Drohungen gegen Richter: „Demokratie“ à la MSZP ante portas?

Der MSZP-Abgeordnete Gergely Bárándy hat laut Bericht des Internetportals Index.hu  in einer am Freitag herausgegebenen Mitteilung verkündet, seine Partei werde „nach dem Scheitern der Orbán-Regierung alle ihre Kraft, ihren Einfluss und ihr Wissen dafür einsetzen, die an die Spitze und die Leitung unabhängiger Einrichtungen delegierten „Parteikommissare“ von ihren Posten entfernt werden, egal wie lange ihre Mandate offiziell auch lauten mögen; wer seine Tätigkeit nachweislich auf politische Anweisung hin vollbringe, werde zur Verantwortung gezogen werden.

Ähnliche Drohungen hatte auch Ex-Ministerpräsident Ferenc Gyurcsány bei seiner Einvernahme in der Sukoró-Affäre gegenüber den ermittelnden Staatsanwälten ausgesprochen.

Die Ungarische Richtervereinigung (Mabie) reagierte auf die Wort Bárándys wie folgt: „Es ist ein in mehr als 20 Jahren Demokratie in Ungarn  beispielloser Vorgang, dass ein Parlamentsabgeordneter, ein Mitglied des Rechtsausschusses, unter dem Vorwand der Verteidigung der Justiz Richter, die nur dem Gesetz unterworfen sind, als Politkommissare bezeichnet und ihnen droht, man werde sie zur Verantwortung ziehen.“

Die Richtervereinigung rief die Partei auf, man solle Bárándy zur Ordnung rufen und dafür sorgen, dass er künftig von Stimmungsmache gegen die Richterschaft Abstand nimmt.

Werbung

11 Kommentare zu “Drohungen gegen Richter: „Demokratie“ à la MSZP ante portas?

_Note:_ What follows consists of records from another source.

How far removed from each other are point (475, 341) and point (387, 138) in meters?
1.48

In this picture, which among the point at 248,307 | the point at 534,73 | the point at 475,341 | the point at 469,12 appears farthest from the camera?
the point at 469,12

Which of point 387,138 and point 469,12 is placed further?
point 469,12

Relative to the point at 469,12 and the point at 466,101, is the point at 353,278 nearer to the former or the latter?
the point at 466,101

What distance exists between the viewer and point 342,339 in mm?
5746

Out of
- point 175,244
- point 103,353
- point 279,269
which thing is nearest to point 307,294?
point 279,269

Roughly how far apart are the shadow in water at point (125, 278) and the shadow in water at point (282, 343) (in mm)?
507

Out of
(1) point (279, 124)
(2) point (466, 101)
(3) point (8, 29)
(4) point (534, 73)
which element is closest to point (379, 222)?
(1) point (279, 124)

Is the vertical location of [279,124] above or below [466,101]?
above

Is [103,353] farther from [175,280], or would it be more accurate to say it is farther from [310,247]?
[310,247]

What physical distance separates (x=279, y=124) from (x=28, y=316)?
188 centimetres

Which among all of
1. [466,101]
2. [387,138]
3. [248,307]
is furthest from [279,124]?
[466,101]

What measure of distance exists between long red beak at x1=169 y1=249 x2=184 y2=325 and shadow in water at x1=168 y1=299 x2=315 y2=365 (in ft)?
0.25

  1. Die Worte Bárándys sind alles andere als hilfreich und die o.g. Richtervereinigung sagt mir leider nichts. Ich fürchte nur, dass auch die Richterschaft in Ungarn nicht ganz frei vom Lagerdenken ist.
    Sagen wir mal so: Wenn eine politische Kraft in einem extrem polarisierten politischen Klima wie dem in Ungarn nahezu alle Führungspositionen im Staat wie in den staatsnahen, von öffentlichen Geldern abhängigen Bereichen neu besetzt, trägt das nun mal dazu bei, dass die Oppositionsparteien und ihre marginaliserte Klientel den Wunsch entwickeln, dies möglichst rückgängig zu machen.
    Da dreht sich eine Spirale genährt von Sendungsbewusstsein auf der einen Seite und Ohnmachtsgefühlen auf der anderen Seite. Dem kann Ungarn nur entrinnen, wenn die neuen Spitzen in der Judikative, bei der Medienbehörde usw. sich über einen längeren Zeitraum als wirklich unabhängig gegenüber politischen Einflüssen erweisen und wenn mögliche künftige Regierungen anderer Färbung die Größe haben, dies anzuerkennen.
    Meine These ist inzwischen, dass die Schärfe der politischen Auseinandersetzung in Ungarn sehr viel damit zu tun hat, dass es um mehr geht, als um politische Programme. Es geht im großen Stil um Posten, Prestige, Zugang zu Subventionen und damit um Karrieren, Lebenschancen, mitunter sogar um Existenzen. Die für das Funktionieren der Demokratie unerlässliche gegenseitige Rücksichtnahme von Mehrheiten und Minderheiten wird dadurch stark beeinträchtigt.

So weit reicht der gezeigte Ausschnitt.